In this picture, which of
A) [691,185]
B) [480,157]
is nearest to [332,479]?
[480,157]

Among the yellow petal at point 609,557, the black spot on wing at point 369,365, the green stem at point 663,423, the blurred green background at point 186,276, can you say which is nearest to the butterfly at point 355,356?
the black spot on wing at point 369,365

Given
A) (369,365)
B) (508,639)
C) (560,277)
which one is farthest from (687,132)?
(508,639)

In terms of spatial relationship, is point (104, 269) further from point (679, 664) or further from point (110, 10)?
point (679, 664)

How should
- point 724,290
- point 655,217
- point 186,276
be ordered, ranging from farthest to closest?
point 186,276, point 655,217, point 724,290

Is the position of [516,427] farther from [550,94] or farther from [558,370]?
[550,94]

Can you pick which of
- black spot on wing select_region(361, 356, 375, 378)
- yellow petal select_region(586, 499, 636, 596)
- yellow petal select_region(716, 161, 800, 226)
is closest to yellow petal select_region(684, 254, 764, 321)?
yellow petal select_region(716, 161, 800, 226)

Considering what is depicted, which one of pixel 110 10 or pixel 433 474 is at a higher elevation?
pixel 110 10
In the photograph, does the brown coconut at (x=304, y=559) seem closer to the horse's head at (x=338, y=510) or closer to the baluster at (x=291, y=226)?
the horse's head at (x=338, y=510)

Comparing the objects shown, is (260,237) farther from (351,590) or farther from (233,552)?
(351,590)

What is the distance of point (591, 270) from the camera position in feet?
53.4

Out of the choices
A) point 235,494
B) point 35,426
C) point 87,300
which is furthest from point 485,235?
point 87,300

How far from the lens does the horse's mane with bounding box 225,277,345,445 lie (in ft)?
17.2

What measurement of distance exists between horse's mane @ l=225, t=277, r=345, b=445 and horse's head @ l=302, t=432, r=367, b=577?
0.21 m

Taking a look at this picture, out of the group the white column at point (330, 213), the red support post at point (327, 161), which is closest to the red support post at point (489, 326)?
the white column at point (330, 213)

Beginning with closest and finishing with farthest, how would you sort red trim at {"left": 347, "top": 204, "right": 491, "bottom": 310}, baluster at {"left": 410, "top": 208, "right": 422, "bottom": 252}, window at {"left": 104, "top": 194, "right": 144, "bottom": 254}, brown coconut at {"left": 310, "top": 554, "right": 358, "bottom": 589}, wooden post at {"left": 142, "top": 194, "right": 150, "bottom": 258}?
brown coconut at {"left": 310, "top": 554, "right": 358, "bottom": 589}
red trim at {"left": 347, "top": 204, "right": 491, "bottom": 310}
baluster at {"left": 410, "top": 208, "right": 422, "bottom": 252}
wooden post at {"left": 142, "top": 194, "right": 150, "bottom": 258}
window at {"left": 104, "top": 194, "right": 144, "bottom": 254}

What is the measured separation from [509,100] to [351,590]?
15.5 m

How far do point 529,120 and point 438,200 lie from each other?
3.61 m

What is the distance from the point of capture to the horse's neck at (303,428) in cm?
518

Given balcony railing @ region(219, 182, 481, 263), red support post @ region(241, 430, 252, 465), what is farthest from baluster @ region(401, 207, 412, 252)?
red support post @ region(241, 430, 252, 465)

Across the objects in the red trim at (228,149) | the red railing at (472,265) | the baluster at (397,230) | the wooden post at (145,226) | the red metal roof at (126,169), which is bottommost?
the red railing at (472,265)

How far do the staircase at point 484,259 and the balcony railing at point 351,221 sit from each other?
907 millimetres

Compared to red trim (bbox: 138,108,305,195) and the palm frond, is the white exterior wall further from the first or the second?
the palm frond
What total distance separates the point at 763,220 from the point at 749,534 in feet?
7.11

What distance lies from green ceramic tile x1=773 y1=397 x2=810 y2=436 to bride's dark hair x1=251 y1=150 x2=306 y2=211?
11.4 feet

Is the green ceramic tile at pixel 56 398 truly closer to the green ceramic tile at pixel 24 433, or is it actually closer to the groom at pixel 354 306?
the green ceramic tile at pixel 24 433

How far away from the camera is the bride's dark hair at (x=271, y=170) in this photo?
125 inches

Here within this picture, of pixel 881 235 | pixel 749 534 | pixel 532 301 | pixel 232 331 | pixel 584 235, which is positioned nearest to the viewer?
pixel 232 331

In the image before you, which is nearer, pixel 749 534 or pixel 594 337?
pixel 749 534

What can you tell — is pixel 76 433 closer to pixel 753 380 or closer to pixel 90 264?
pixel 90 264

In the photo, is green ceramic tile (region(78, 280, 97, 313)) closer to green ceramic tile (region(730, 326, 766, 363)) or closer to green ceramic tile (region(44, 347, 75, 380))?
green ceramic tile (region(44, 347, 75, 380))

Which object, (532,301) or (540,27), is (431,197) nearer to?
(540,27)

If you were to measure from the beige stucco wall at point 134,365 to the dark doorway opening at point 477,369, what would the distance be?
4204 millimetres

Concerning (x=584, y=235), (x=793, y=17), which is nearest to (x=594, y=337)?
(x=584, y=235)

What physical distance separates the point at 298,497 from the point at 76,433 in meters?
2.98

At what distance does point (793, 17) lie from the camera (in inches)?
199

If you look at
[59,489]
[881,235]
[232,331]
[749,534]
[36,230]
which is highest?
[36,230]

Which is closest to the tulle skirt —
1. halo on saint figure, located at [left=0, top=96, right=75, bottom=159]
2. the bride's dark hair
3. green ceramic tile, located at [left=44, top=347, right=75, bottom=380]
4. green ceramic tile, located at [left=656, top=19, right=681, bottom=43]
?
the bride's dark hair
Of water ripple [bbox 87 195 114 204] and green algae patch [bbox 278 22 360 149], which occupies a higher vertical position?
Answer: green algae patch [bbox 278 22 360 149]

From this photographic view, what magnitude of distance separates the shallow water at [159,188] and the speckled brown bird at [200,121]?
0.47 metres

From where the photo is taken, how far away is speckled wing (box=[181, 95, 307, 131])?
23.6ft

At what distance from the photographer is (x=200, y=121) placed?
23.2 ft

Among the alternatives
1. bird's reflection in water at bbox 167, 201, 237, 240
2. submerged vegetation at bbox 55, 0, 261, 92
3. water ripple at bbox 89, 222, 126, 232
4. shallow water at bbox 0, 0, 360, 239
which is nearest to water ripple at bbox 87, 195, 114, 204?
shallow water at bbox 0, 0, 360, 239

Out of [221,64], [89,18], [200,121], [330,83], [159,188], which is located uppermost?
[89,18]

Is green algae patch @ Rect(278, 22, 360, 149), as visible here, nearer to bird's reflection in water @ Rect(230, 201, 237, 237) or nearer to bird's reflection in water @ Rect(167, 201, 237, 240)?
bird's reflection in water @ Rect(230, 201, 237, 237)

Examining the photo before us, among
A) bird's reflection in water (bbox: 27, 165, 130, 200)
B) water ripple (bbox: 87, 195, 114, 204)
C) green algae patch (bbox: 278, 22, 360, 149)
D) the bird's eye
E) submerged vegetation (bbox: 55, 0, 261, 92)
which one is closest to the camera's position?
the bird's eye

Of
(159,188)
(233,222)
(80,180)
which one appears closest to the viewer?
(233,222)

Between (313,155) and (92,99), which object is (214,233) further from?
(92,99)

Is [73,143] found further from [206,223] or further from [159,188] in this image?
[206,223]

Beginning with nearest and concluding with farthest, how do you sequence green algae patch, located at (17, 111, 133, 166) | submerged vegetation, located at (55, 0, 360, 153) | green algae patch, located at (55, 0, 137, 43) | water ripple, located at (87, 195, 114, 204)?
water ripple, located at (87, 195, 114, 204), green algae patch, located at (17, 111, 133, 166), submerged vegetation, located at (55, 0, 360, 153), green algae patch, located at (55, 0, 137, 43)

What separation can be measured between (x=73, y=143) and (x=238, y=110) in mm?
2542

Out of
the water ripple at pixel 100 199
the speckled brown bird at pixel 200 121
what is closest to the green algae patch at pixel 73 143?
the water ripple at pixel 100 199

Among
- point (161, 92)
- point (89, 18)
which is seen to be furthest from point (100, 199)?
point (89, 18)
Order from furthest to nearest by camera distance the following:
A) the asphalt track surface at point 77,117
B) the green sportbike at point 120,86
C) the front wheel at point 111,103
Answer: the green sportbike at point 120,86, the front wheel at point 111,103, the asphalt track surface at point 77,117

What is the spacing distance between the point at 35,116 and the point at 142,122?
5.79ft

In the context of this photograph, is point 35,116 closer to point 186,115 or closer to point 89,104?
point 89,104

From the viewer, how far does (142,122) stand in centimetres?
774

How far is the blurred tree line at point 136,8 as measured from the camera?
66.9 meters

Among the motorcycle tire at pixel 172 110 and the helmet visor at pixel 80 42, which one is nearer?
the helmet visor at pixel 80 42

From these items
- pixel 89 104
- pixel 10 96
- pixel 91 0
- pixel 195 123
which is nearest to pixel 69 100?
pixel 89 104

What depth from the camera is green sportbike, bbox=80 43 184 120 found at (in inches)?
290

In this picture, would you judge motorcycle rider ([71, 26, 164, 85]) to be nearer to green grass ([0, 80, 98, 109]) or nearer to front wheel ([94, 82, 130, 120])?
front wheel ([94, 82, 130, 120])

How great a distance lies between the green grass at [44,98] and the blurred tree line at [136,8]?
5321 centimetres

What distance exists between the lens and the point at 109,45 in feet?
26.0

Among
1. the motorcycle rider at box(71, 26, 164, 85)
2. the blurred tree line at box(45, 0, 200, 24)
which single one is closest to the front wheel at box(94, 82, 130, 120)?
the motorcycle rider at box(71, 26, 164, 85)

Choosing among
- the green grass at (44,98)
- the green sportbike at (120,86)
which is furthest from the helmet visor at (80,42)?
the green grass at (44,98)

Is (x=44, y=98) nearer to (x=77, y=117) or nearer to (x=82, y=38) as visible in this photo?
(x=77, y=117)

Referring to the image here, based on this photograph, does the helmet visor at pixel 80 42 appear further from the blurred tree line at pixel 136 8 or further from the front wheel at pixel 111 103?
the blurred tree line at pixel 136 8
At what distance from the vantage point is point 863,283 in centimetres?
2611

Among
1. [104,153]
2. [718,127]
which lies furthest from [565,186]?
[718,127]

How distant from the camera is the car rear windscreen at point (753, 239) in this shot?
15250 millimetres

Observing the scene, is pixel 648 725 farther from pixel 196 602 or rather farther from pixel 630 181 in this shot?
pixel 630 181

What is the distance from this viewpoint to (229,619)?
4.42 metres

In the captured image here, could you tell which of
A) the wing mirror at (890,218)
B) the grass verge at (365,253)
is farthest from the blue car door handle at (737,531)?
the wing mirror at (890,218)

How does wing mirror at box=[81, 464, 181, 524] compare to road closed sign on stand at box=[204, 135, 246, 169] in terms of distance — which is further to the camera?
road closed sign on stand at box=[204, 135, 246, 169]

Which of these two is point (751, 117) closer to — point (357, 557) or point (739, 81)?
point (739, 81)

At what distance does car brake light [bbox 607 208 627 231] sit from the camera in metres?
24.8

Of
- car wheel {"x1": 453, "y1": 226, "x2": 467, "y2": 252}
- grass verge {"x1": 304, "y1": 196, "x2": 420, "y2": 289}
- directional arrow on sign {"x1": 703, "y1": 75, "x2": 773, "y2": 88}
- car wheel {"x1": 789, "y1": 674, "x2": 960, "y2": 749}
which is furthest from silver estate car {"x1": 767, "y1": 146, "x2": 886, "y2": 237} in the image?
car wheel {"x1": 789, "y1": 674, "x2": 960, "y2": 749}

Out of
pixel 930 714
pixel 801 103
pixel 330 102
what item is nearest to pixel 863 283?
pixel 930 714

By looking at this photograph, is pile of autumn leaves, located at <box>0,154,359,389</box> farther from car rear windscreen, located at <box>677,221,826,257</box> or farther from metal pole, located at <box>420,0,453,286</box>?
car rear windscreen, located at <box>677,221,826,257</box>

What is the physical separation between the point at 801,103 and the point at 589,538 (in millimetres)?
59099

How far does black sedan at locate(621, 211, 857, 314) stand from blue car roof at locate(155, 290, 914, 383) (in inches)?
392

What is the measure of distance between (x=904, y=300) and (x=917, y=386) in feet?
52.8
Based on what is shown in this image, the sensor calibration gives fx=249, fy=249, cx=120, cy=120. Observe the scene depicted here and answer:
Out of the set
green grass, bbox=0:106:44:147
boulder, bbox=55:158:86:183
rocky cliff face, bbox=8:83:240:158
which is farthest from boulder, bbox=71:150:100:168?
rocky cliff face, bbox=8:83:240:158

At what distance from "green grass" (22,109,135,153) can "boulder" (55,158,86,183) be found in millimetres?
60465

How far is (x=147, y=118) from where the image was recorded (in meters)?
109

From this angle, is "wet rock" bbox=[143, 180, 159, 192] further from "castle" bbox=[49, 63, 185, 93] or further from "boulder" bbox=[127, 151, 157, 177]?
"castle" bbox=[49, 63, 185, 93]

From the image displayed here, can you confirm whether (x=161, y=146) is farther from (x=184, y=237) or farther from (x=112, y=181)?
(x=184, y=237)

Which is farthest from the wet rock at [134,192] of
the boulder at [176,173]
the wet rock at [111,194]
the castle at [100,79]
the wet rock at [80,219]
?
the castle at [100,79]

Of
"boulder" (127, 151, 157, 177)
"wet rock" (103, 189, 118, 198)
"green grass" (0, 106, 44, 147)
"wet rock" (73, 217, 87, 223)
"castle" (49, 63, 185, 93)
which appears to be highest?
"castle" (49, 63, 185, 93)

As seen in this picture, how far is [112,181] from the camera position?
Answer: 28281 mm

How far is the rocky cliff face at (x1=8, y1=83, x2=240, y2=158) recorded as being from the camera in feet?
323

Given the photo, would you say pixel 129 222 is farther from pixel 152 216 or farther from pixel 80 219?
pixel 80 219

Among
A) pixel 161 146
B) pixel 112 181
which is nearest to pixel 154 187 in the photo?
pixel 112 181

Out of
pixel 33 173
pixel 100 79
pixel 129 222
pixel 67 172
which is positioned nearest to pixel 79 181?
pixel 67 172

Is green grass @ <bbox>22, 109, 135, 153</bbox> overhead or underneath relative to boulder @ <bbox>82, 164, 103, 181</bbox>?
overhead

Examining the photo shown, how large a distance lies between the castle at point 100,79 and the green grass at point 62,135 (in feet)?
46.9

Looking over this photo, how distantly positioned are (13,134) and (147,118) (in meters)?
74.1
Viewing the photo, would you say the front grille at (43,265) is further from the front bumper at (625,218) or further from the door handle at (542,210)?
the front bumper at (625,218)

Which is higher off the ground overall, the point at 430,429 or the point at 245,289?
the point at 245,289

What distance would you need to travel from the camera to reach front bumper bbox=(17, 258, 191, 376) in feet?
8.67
• • • •
AIM: Swap "travel" for "move" and write out again everything from the row containing "Which is higher" down to the end of the rows, leaving the rest unchanged.

WRITTEN RESPONSE:
Which is higher off the ground overall, the point at 430,429 or the point at 245,289?
the point at 245,289

What distance would you need to move from the camera to reach front bumper bbox=(17, 258, 191, 376) in feet?
8.67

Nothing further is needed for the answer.